:: Document extract
3 September 2001
"There can be no doubt that Farm Assurance Schemes have the potential to raise welfare standards for farm animals and to provide recognition of such higher standards to the consuming public. However, this potential needs to be developed further," said Dr Judy MacArthur Clark, Chairwoman of FAWC, at today's launch of its Interim Report on the Animal Welfare Implications of Farm Assurance Schemes.
The report follows extensive consultation with scheme managers, the agriculture industry, principal retailers, caterers, consumer groups and animal protection organisations.
It points out that farm assurance schemes offer a means whereby the link between animal production conditions and the final food product can be made clear to an increasingly discerning public. If this is to be achieved, it is essential that the assurances provided, not only by retailers but also by the catering and food processing industries, should be informative and trustworthy to command consumer confidence.
The report offers recommendations that FAWC will press to be adopted in advance of the publication of its final report on this topic in 2002. These include: the need for future government policy to encourage greater participation in farm assurance schemes; development of scheme standards, based on both science and practical experience, which will enhance the animal welfare components of farm assurance schemes; and the desirability for independent expert groups to be established to advise on the welfare standards in individual assurance schemes.
::::
■ Task requirements
a) In the press release on farm assurance schemes, who is named as Chairwoman of FAWC?
b) Reproduce word for word the stretch of the press release on farm assurance schemes from "3 September 2001" through "Farm Assurance Schemes.".
c) Resume the press release on farm assurance schemes from the point where it stops.
The data that comes next is separate material and is not part of the press release on farm assurance schemes.
:: Entries shown
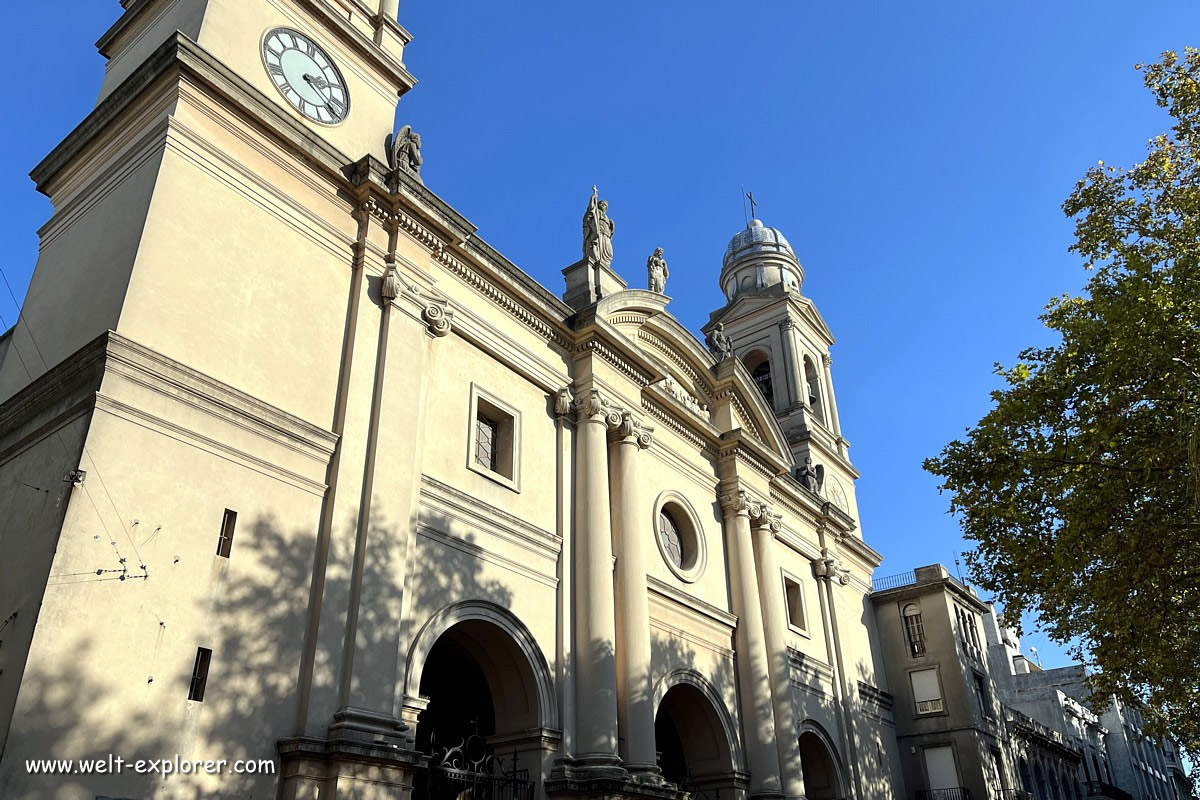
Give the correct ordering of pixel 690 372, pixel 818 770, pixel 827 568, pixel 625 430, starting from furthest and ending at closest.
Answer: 1. pixel 827 568
2. pixel 818 770
3. pixel 690 372
4. pixel 625 430

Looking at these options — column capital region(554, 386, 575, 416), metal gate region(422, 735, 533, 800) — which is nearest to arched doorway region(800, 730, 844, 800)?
metal gate region(422, 735, 533, 800)

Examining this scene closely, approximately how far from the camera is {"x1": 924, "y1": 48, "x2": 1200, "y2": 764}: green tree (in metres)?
12.7

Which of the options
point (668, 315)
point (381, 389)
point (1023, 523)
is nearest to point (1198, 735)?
point (1023, 523)

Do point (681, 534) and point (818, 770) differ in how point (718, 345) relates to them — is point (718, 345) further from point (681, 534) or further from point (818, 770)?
point (818, 770)

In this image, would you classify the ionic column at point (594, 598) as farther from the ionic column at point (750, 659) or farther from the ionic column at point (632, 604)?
the ionic column at point (750, 659)

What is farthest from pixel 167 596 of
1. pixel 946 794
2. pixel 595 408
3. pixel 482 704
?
pixel 946 794

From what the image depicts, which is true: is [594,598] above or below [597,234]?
below

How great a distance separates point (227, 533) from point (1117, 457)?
1206cm

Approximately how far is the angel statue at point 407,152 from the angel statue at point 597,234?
5.16 meters

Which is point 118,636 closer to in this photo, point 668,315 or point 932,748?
point 668,315

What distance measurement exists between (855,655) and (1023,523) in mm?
12042

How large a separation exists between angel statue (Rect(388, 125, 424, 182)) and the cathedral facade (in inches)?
4.7

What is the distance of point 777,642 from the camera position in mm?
20359

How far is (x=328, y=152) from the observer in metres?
13.9
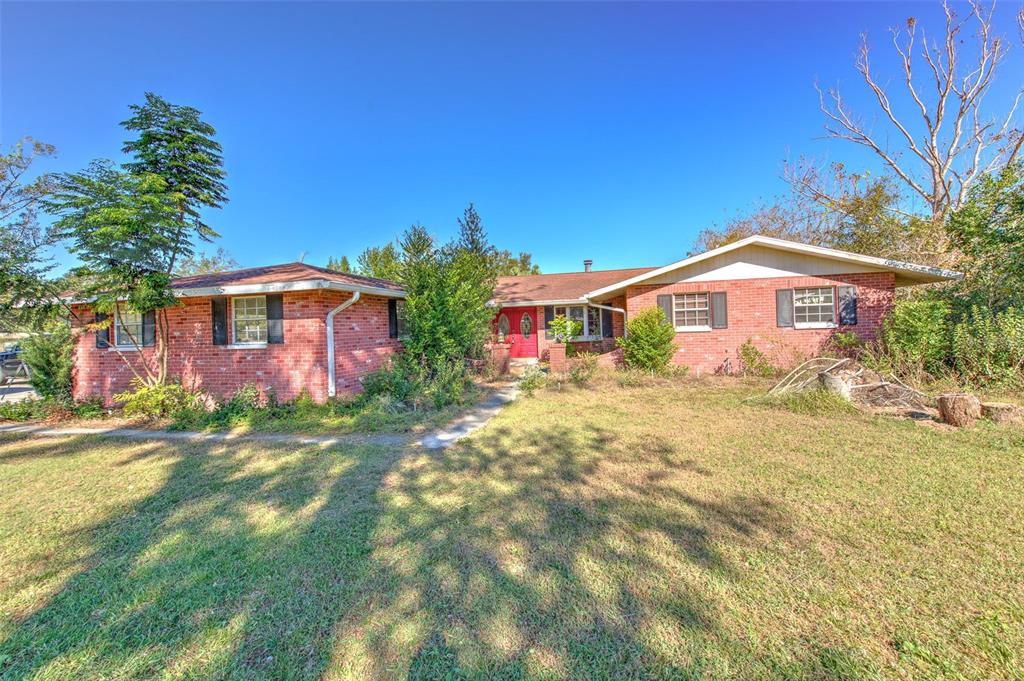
::::
■ Answers to each task
a) Dr Judy MacArthur Clark

b)
3 September 2001
"There can be no doubt that Farm Assurance Schemes have the potential to raise welfare standards for farm animals and to provide recognition of such higher standards to the consuming public. However, this potential needs to be developed further," said Dr Judy MacArthur Clark, Chairwoman of FAWC, at today's launch of its Interim Report on the Animal Welfare Implications of Farm Assurance Schemes.

c)
This Interim Report is intended to fuel debate on the issues it raises. Anyone wishing to comment on the Interim Report and the surrounding issues should send their views to the FAWC Secretariat at the address below.
Notes for Editors
1. The Farm Animal Welfare Council (FAWC) was established by the Government in 1979 to keep under review the welfare of farm animals on agricultural land, at market, in transit and at the place of slaughter; and to advise the Government of any legislative or other changes it considers necessary. Its remit was subsequently extended to include European developments.
2. Members serve in an independent capacity and not as representatives of any organisation or body. A list of the current members of the Council can be found on page 44 of the report and at the FAWC website.
3. In April 1999, FAWC was asked by Ministers to consider the implications of Farm Assurance Schemes for the welfare of the animals covered by such schemes. An interim report was published in August 2001 and a final report is planned for 2002.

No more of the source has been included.